Lord Neuberger set out various factors which he said it was important to emphasise, including four concerned with the interaction between the natural meaning of a clause and commercial common sense:

  1. The reliance placed in some cases on commercial common sense and surrounding circumstances should not be invoked to undervalue the importance of the language of the provision. Save perhaps in a very unusual case, the meaning that would be conveyed to a reasonable reader is most obviously to be gleaned from the language of the provision.
  2. The less clear the words are, the more ready the court can properly be to depart from their natural meaning. However, that does not justify the court embarking on an exercise of searching for, let alone constructing, drafting infelicities in order to facilitate a departure from the natural meaning.
  3. Commercial common sense is not to be invoked retrospectively. It is only relevant to the extent of how matters would or could have been perceived by the parties, or by reasonable people in the position of the parties, as at the date the contract was made.
  4. While commercial common sense is a very important factor to take into account when interpreting a contract, a court should be very slow to reject the natural meaning of a provision as correct simply because it appears to be a very imprudent term for one of the parties to have agreed, even ignoring the benefit of wisdom of hindsight.

Dissenting judgment

Lord Carnwath delivered a dissenting judgment in which he said that it was clear to his mind that something had gone wrong with the drafting of the clause. In his analysis, the clause imposed an obligation to pay, but with two different descriptions of the payable amount – first, the reference to the “proportionate part” and secondly, reference to a “yearly sum”, leading to an inherent ambiguity which needed to be resolved.
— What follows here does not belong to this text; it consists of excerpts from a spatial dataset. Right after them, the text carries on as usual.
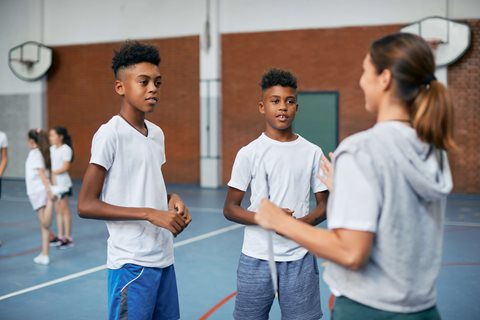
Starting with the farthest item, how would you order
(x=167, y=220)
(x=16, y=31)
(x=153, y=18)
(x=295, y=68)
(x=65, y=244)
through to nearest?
(x=16, y=31), (x=153, y=18), (x=295, y=68), (x=65, y=244), (x=167, y=220)

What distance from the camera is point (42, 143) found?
623 centimetres

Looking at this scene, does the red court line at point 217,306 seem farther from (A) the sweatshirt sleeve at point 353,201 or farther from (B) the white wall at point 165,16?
(B) the white wall at point 165,16

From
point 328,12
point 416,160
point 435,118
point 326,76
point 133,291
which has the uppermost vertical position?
point 328,12

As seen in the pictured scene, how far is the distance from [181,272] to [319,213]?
2969mm

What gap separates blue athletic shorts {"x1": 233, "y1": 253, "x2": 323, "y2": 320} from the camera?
2594 millimetres

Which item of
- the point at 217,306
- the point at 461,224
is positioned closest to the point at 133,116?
the point at 217,306

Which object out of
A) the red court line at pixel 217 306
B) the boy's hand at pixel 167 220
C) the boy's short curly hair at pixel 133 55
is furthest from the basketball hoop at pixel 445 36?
the boy's hand at pixel 167 220

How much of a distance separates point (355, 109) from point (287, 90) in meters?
9.42

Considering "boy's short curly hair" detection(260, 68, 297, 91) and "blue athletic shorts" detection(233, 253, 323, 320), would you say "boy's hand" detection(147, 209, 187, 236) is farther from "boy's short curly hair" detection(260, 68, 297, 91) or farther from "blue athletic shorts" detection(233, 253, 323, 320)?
"boy's short curly hair" detection(260, 68, 297, 91)

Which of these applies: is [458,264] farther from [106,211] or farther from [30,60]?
[30,60]

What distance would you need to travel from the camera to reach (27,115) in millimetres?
15375

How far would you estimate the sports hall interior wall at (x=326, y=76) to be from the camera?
36.6 ft

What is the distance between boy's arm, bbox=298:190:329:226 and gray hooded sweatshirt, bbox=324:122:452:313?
3.60ft

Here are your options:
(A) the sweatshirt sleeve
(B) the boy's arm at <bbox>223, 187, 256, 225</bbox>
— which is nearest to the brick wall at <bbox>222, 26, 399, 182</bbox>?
(B) the boy's arm at <bbox>223, 187, 256, 225</bbox>
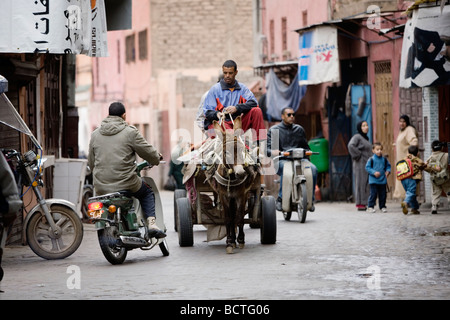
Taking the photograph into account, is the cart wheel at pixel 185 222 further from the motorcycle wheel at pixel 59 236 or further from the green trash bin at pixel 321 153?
the green trash bin at pixel 321 153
He regarded the consequences of the landlord’s interpretation as so commercially improbable that only the clearest words would justify the court in adopting it. In his view, the limited addition to the clause proposed by the tenants did not do such violence to the contractual language as to justify a result which he described as “commercial nonsense”.


The basic approach to modern contractual construction is clear, and remains so following this decision. It is to determine the objective meaning of a clause, being the meaning it would convey to a reasonable person having all the background knowledge which would have been available to the parties at the time the contract was made.
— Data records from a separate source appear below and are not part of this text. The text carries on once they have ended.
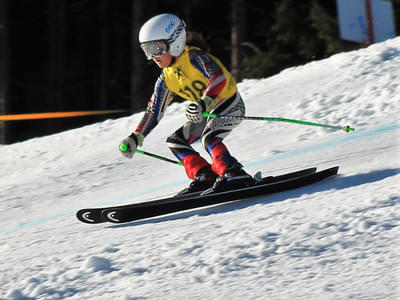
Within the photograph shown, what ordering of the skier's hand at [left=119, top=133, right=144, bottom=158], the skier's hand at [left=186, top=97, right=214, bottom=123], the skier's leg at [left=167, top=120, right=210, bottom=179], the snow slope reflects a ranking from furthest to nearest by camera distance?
the skier's leg at [left=167, top=120, right=210, bottom=179] → the skier's hand at [left=119, top=133, right=144, bottom=158] → the skier's hand at [left=186, top=97, right=214, bottom=123] → the snow slope

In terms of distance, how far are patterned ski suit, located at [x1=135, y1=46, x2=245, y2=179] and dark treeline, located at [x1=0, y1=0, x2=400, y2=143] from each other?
8.43 metres

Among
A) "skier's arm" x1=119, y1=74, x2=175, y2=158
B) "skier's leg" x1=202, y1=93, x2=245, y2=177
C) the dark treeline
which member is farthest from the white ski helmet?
the dark treeline

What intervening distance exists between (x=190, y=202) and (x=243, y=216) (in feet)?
1.86

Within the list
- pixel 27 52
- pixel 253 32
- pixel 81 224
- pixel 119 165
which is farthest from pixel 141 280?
pixel 27 52

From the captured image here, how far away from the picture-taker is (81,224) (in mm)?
5977

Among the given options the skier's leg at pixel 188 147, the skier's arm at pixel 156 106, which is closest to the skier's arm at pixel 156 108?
the skier's arm at pixel 156 106

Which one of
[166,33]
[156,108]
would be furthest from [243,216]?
[166,33]

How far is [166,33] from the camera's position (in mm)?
5492

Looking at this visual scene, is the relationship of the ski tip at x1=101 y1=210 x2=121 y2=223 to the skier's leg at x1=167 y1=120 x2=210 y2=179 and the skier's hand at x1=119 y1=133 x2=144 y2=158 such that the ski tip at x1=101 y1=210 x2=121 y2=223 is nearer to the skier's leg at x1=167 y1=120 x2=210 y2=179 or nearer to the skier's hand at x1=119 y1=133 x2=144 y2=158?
the skier's hand at x1=119 y1=133 x2=144 y2=158

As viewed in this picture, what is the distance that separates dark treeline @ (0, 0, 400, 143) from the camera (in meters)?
15.4

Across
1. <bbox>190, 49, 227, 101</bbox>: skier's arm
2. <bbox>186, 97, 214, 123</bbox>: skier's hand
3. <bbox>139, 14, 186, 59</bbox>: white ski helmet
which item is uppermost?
<bbox>139, 14, 186, 59</bbox>: white ski helmet

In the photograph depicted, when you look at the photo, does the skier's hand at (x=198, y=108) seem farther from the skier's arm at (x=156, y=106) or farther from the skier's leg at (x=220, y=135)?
the skier's arm at (x=156, y=106)

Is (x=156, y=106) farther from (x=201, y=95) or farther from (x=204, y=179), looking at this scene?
(x=204, y=179)

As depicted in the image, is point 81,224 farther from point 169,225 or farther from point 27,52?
point 27,52
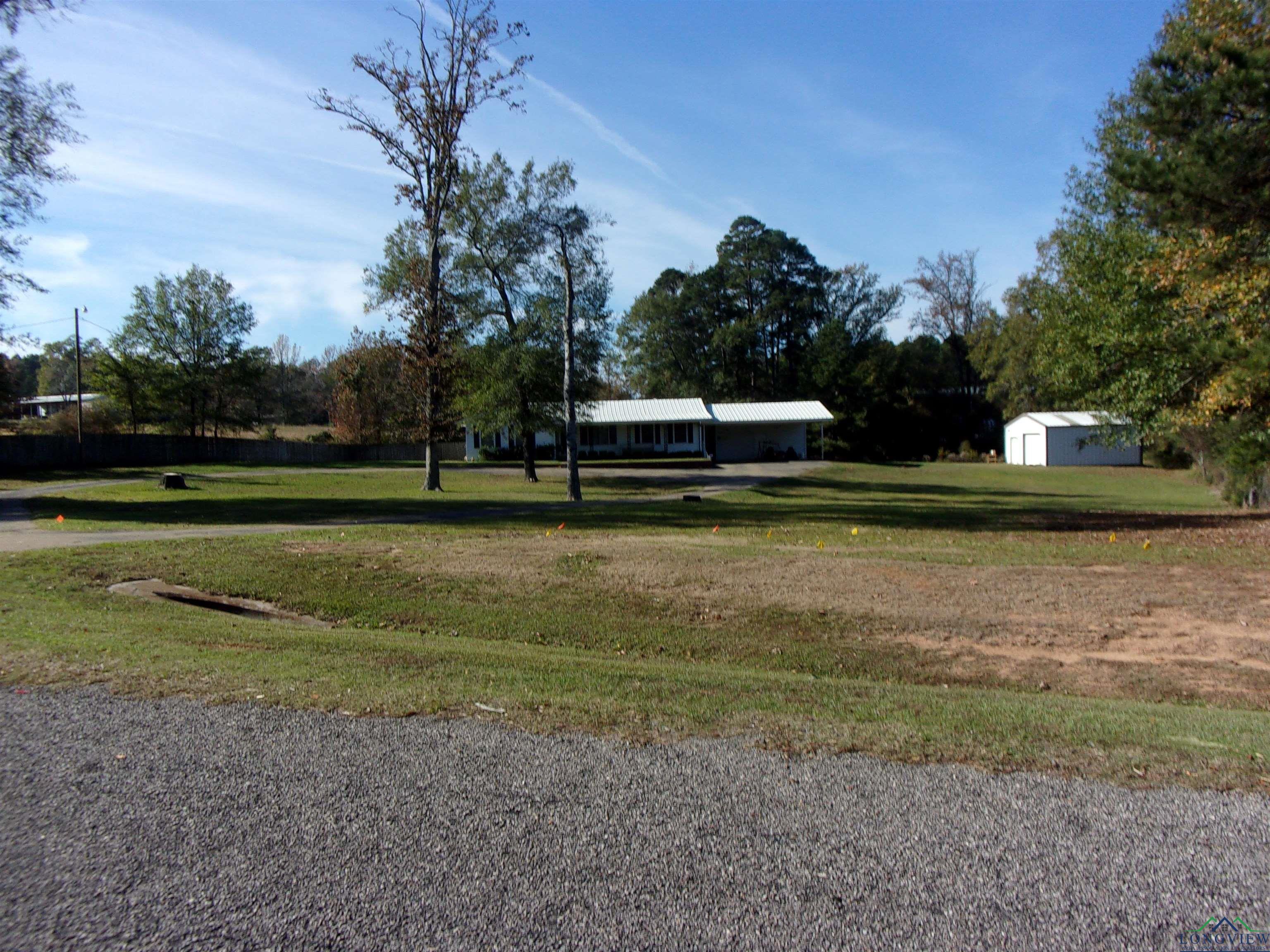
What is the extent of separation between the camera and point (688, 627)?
11.5m

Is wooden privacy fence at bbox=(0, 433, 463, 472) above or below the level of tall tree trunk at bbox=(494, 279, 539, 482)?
below

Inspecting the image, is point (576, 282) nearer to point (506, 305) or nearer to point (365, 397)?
point (506, 305)

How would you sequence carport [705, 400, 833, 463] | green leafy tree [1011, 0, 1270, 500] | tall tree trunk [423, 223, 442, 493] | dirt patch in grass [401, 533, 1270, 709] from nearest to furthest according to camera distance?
dirt patch in grass [401, 533, 1270, 709] < green leafy tree [1011, 0, 1270, 500] < tall tree trunk [423, 223, 442, 493] < carport [705, 400, 833, 463]

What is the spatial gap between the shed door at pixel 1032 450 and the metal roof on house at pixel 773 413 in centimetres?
1517

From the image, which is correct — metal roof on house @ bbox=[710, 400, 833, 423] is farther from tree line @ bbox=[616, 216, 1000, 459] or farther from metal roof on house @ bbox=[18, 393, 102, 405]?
metal roof on house @ bbox=[18, 393, 102, 405]

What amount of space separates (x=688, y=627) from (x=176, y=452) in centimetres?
4995

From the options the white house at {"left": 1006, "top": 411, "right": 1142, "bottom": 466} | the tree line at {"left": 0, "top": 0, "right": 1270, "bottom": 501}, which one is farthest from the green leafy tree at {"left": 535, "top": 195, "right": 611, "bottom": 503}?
the white house at {"left": 1006, "top": 411, "right": 1142, "bottom": 466}

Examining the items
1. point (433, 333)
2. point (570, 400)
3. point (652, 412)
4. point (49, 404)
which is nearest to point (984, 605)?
point (570, 400)

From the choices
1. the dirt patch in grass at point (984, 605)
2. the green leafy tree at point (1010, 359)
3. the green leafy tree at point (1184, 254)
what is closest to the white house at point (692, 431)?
the green leafy tree at point (1010, 359)

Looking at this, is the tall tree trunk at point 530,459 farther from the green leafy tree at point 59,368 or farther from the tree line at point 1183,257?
the green leafy tree at point 59,368

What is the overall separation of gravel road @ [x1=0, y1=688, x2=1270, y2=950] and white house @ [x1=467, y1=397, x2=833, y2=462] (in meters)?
54.4

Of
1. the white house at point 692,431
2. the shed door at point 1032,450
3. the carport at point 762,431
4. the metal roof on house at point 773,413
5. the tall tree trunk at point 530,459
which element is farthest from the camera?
the shed door at point 1032,450

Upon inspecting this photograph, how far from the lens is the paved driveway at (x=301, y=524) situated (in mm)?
15750

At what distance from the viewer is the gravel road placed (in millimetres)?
3330
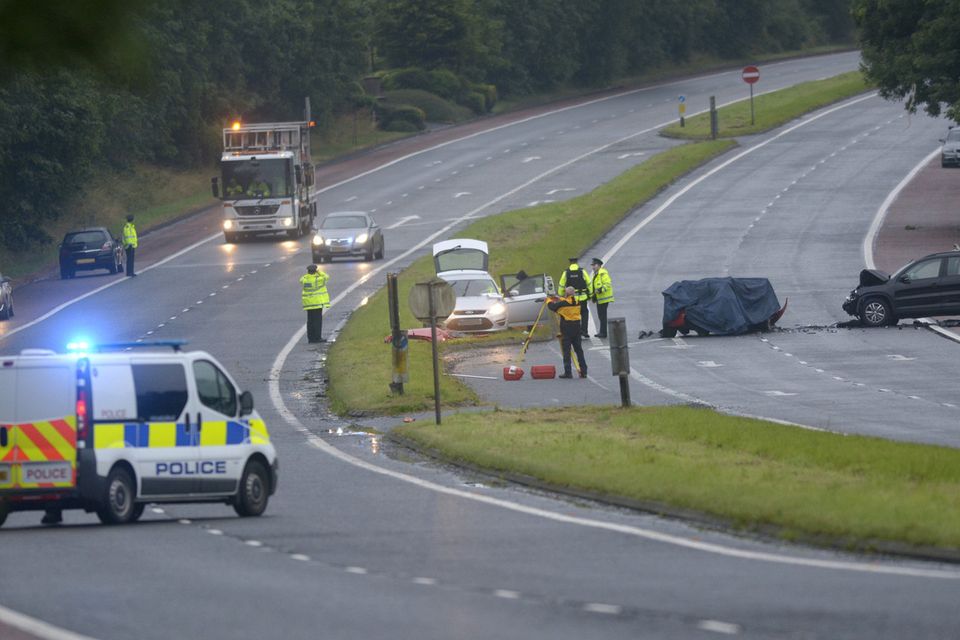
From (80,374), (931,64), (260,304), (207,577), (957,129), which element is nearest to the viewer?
(207,577)

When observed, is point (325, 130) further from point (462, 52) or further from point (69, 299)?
point (69, 299)

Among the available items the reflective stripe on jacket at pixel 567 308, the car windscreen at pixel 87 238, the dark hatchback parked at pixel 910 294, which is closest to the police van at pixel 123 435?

There is however some tension in the authorities as to the respective roles to be played in that exercise by, on the one hand, the “natural meaning” of the words used and, on the other, perceptions of “commercial common sense”.
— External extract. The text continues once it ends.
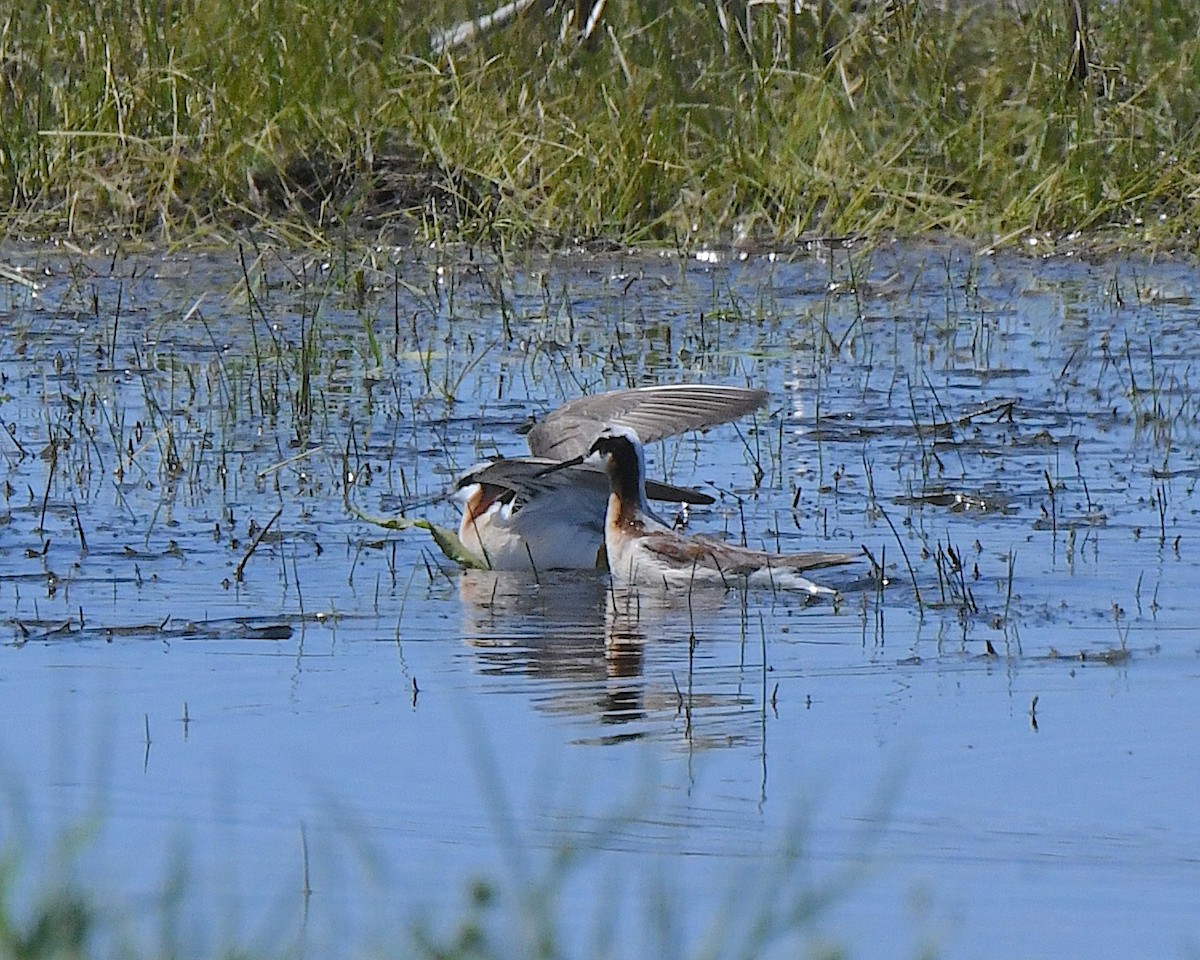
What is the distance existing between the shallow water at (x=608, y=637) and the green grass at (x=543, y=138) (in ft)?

The Rainy Sky v Kookmin case (considered here) confirmed that where there are two possible constructions of a contract the court is entitled to prefer the construction which is consistent with business common sense and to reject the other. However, the Supreme Court in that case also made it clear that commercial common sense would not relieve a party who has made a bad bargain from the implications of his decisions where the wording of the contract is clear and unambiguous.

In the present case, the majority and the minority disagreed both as to whether there was an ambiguity or lack of clarity in the clause and as to the impact of considerations of commercial common sense. However, there is certainly a sense that the majority were keen to rein in the role of commercial common sense in contractual interpretation and to set some boundaries through Lord Neuberger’s principles. Whilst no reference was made to the Court of Appeal decision in BMA Special Opportunity Hub Fund Ltd & Ors v African Minerals Finance Ltd [2013] EWCA Civ 416, where the Court of Appeal concluded that “commercial common sense” is not to be elevated to an overriding criterion of construction, the present decision is very much in line with that case (see our post on that decision here).